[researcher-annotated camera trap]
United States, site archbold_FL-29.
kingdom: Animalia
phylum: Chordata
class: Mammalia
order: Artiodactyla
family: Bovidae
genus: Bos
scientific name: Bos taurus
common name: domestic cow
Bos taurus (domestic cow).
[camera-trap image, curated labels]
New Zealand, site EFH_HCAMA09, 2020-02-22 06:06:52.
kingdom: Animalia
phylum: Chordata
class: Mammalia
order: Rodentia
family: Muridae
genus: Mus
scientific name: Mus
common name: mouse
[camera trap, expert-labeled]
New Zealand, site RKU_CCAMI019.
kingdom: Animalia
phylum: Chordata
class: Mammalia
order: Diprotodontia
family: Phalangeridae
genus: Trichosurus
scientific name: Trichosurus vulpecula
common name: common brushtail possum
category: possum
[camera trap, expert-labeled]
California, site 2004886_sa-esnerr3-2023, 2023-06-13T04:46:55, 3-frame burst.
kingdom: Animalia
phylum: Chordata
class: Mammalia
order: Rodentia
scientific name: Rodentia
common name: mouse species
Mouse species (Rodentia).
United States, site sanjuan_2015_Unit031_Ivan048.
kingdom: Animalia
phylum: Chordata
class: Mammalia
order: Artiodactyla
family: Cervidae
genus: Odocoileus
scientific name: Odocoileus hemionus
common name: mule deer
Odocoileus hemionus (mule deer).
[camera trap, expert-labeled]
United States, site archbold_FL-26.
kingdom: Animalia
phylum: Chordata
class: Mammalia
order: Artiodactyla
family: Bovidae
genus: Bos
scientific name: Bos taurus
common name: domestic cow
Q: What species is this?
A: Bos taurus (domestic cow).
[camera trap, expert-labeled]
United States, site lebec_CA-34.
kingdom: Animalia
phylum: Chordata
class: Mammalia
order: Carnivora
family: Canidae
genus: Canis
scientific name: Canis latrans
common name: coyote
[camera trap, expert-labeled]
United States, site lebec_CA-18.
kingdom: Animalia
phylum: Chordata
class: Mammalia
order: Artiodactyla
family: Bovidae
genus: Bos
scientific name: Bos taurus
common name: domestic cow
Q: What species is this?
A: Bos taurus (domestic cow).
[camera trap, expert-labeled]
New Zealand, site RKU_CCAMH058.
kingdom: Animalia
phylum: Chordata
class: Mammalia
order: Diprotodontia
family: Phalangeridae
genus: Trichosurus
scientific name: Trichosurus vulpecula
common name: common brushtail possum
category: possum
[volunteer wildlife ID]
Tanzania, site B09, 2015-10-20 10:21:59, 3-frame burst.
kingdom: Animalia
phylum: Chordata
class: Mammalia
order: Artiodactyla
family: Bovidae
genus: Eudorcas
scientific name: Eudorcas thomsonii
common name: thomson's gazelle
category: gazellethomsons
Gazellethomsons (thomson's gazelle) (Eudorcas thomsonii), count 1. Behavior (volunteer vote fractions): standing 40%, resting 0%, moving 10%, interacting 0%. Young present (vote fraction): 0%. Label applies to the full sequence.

-=-=-=-=-

Exercise description ::
Copy the records above exactly.

Written solution ::
[researcher-annotated camera trap]
United States, site archbold_FL-29.
kingdom: Animalia
phylum: Chordata
class: Mammalia
order: Artiodactyla
family: Bovidae
genus: Bos
scientific name: Bos taurus
common name: domestic cow
Bos taurus (domestic cow).
[camera-trap image, curated labels]
New Zealand, site EFH_HCAMA09, 2020-02-22 06:06:52.
kingdom: Animalia
phylum: Chordata
class: Mammalia
order: Rodentia
family: Muridae
genus: Mus
scientific name: Mus
common name: mouse
[camera trap, expert-labeled]
New Zealand, site RKU_CCAMI019.
kingdom: Animalia
phylum: Chordata
class: Mammalia
order: Diprotodontia
family: Phalangeridae
genus: Trichosurus
scientific name: Trichosurus vulpecula
common name: common brushtail possum
category: possum
[camera trap, expert-labeled]
California, site 2004886_sa-esnerr3-2023, 2023-06-13T04:46:55, 3-frame burst.
kingdom: Animalia
phylum: Chordata
class: Mammalia
order: Rodentia
scientific name: Rodentia
common name: mouse species
Mouse species (Rodentia).
United States, site sanjuan_2015_Unit031_Ivan048.
kingdom: Animalia
phylum: Chordata
class: Mammalia
order: Artiodactyla
family: Cervidae
genus: Odocoileus
scientific name: Odocoileus hemionus
common name: mule deer
Odocoileus hemionus (mule deer).
[camera trap, expert-labeled]
United States, site archbold_FL-26.
kingdom: Animalia
phylum: Chordata
class: Mammalia
order: Artiodactyla
family: Bovidae
genus: Bos
scientific name: Bos taurus
common name: domestic cow
Q: What species is this?
A: Bos taurus (domestic cow).
[camera trap, expert-labeled]
United States, site lebec_CA-34.
kingdom: Animalia
phylum: Chordata
class: Mammalia
order: Carnivora
family: Canidae
genus: Canis
scientific name: Canis latrans
common name: coyote
[camera trap, expert-labeled]
United States, site lebec_CA-18.
kingdom: Animalia
phylum: Chordata
class: Mammalia
order: Artiodactyla
family: Bovidae
genus: Bos
scientific name: Bos taurus
common name: domestic cow
Q: What species is this?
A: Bos taurus (domestic cow).
[camera trap, expert-labeled]
New Zealand, site RKU_CCAMH058.
kingdom: Animalia
phylum: Chordata
class: Mammalia
order: Diprotodontia
family: Phalangeridae
genus: Trichosurus
scientific name: Trichosurus vulpecula
common name: common brushtail possum
category: possum
[volunteer wildlife ID]
Tanzania, site B09, 2015-10-20 10:21:59, 3-frame burst.
kingdom: Animalia
phylum: Chordata
class: Mammalia
order: Artiodactyla
family: Bovidae
genus: Eudorcas
scientific name: Eudorcas thomsonii
common name: thomson's gazelle
category: gazellethomsons
Gazellethomsons (thomson's gazelle) (Eudorcas thomsonii), count 1. Behavior (volunteer vote fractions): standing 40%, resting 0%, moving 10%, interacting 0%. Young present (vote fraction): 0%. Label applies to the full sequence.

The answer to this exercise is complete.